In this specification, each embodiment is described in a progressive manner, and each embodiment is mainly described in a different point from other embodiments, so that the same or similar parts between the embodiments are referred to each other. For the device disclosed in the embodiment, since it corresponds to the method disclosed in the embodiment, the description is relatively simple, and the relevant points refer to the description of the method section.
Those of skill would further appreciate that the various illustrative elements and algorithm steps described in connection with the embodiments disclosed herein may be implemented as electronic hardware, computer software, or combinations of both, and that the various illustrative elements and steps are described above generally in terms of functionality in order to clearly illustrate the interchangeability of hardware and software. Whether such functionality is implemented as hardware or software depends upon the particular application and design constraints imposed on the solution. Skilled artisans may implement the described functionality in varying ways for each particular application, but such implementation decisions should not be interpreted as causing a departure from the scope of the present application.
The steps of a method or algorithm described in connection with the embodiments disclosed herein may be embodied directly in hardware, in a software module executed by a processor, or in a combination of the two. The software modules may be disposed in Random Access Memory (RAM), memory, read Only Memory (ROM), electrically programmable ROM, electrically erasable programmable ROM, registers, hard disk, a removable disk, a CD-ROM, or any other form of storage medium known in the art.

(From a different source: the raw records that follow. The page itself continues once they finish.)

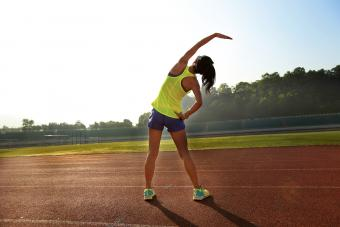Young woman runner stretching before run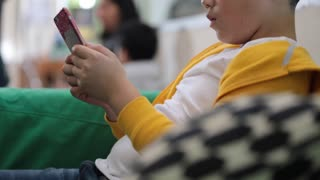 Happy Asian child using a digital cellphone at home .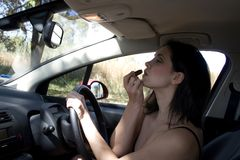 Driving make-up Stock Image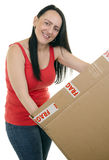 Smiling woman opening a parcel Royalty Free Stock Photography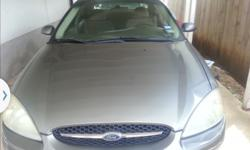 2002 FORD TAURUS (green) $1,800.00 Clean title, purchased four new tires on 3/8/14 from Discount Tire, alignment done, new starter, new battery,V-6, 3.0 engine, automatic transmission, power doors and windows, tinted windows, a.m, f.m radio, very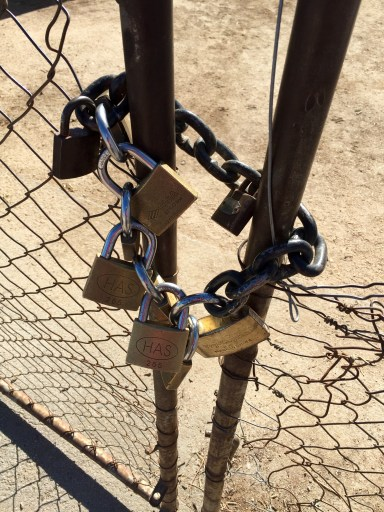 ... beyond the gate secured by this padlock-chain...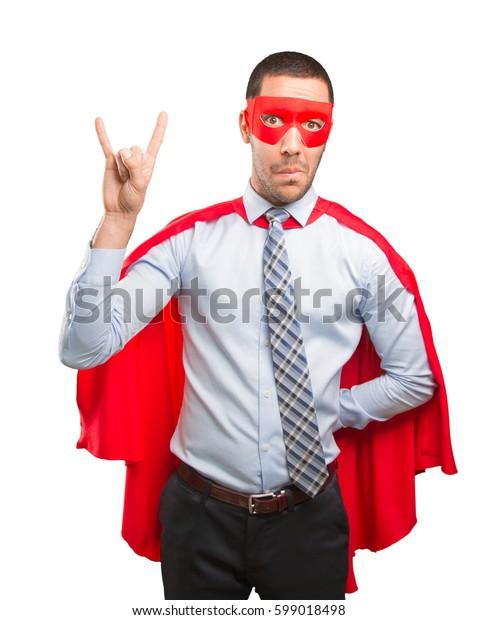 Super businessman doing a rock gesture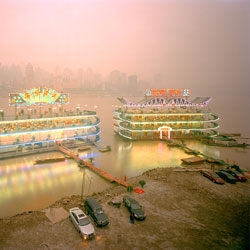 Gorgeous photos on Ferit Kuyas's website, particularly from the City of Ambition project, a documentation of the rise of the Chinese city Chongqiang.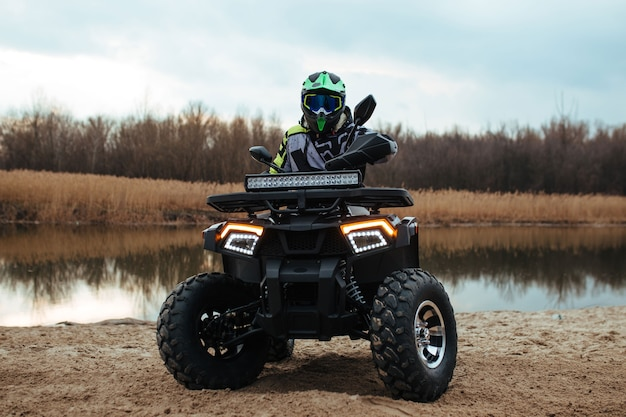 The driver sits on a quad bike nearby the river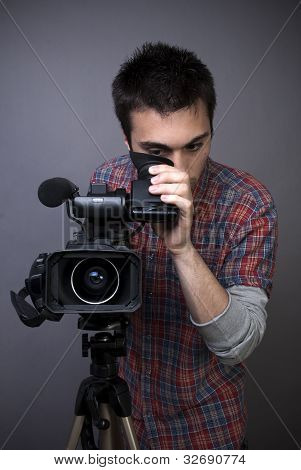 Young Man With Professional Video Camcorder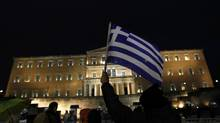 A protester holds up a Greek flag during an anti-austerity demonstration in front of the parliament in Athens February 22, 2012. (YANNIS BEHRAKIS/REUTERS)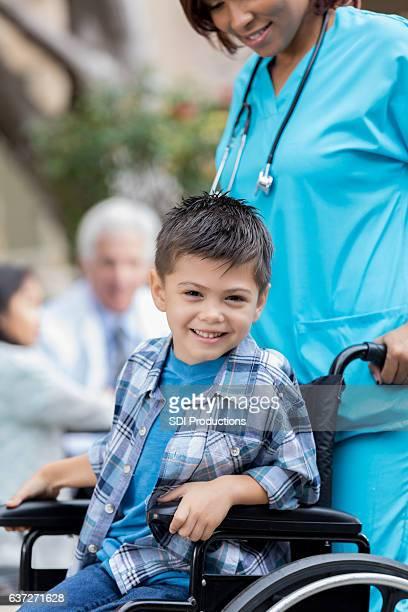 Cheerful little boy in wheelchair
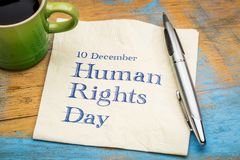 Human rights day - napkin note. Human Rights Day 10 December  - handwriting on a napkin with a cup of coffee Royalty Free Stock Photography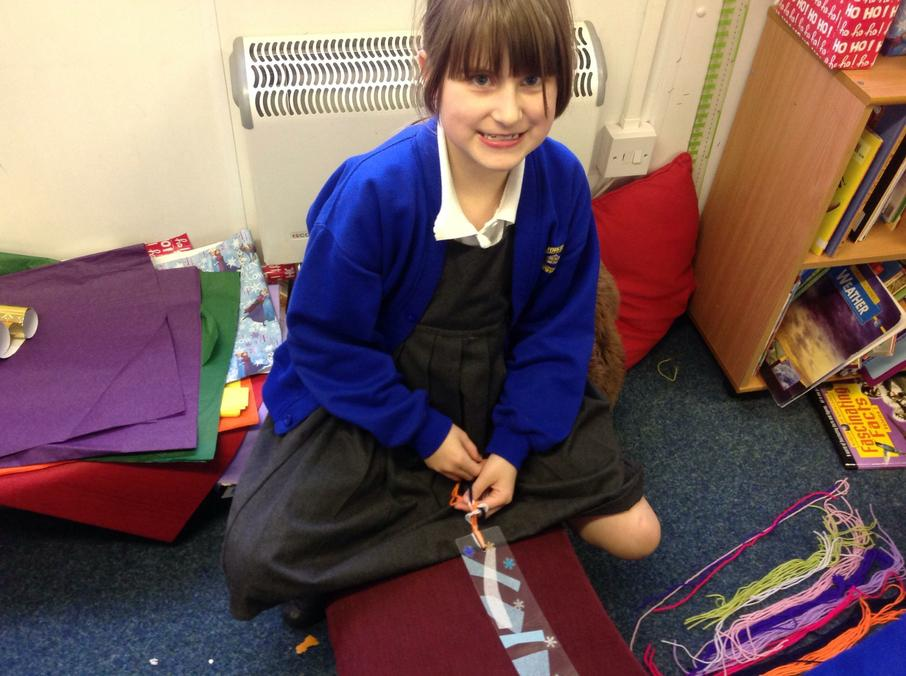 We are making our own Christmas bookmarks.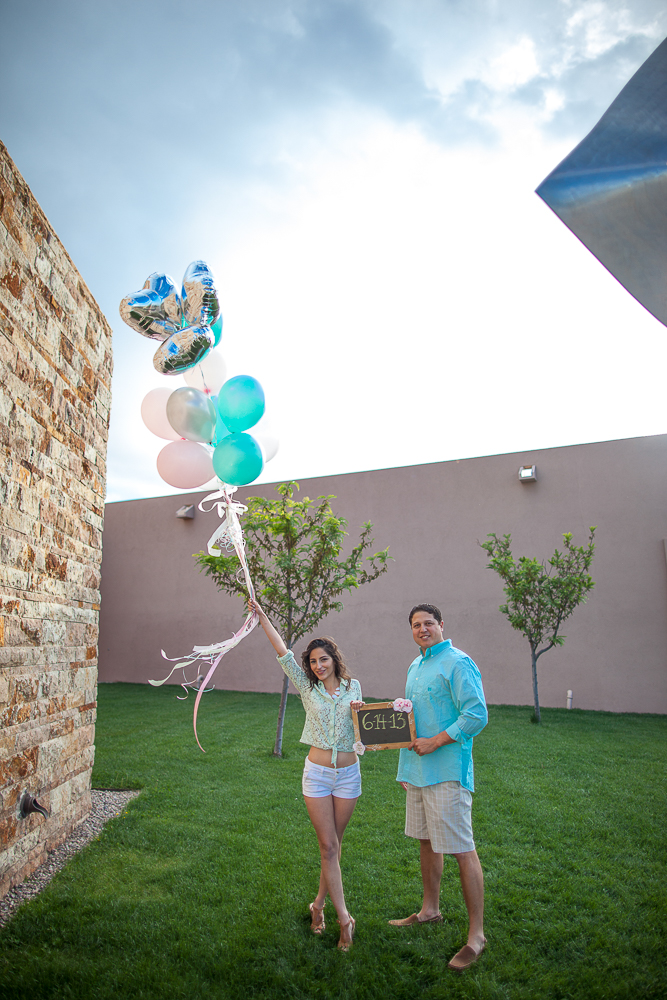 JC & Gaby holding both balloons & a chalkboard in their complementing colors! - Love Springs Studios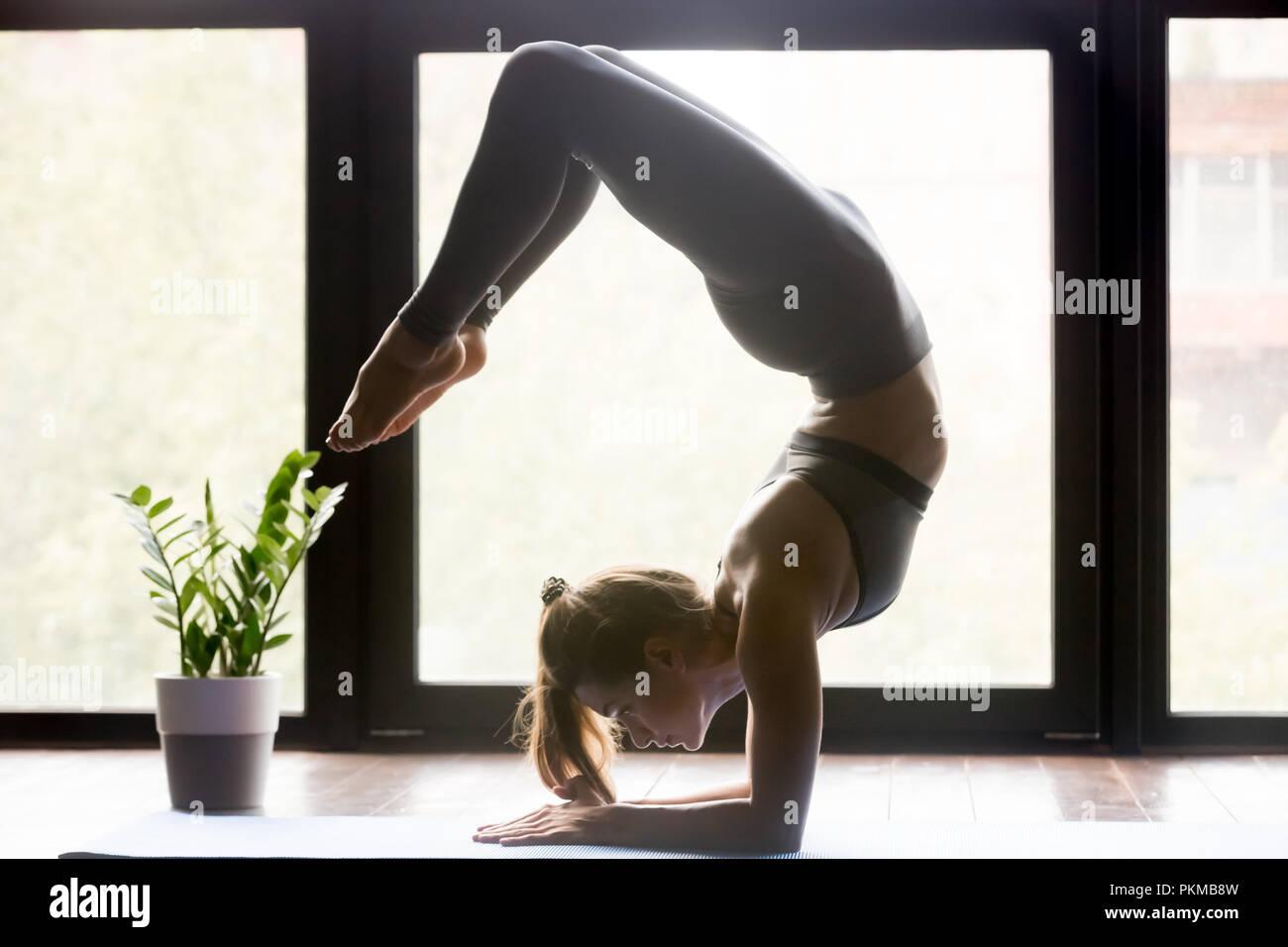 a98e2da45ccbf Young sporty woman doing yoga Scorpion backbend pose Stock Photo ...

Finally, it is further noted that relational terms such as first and second, and the like are used solely to distinguish one entity or action from another entity or action without necessarily requiring or implying any actual such relationship or order between such entities or actions. Moreover, the terms "comprises," "comprising," or any other variation thereof, are intended to cover a non-exclusive inclusion, such that a process, method, article, or apparatus that comprises a list of elements does not include only those elements but may include other elements not expressly listed or inherent to such process, method, article, or apparatus. Without further limitation, an element defined by the phrase "comprising one … …" does not exclude the presence of other like elements in a process, method, article, or apparatus that comprises the element.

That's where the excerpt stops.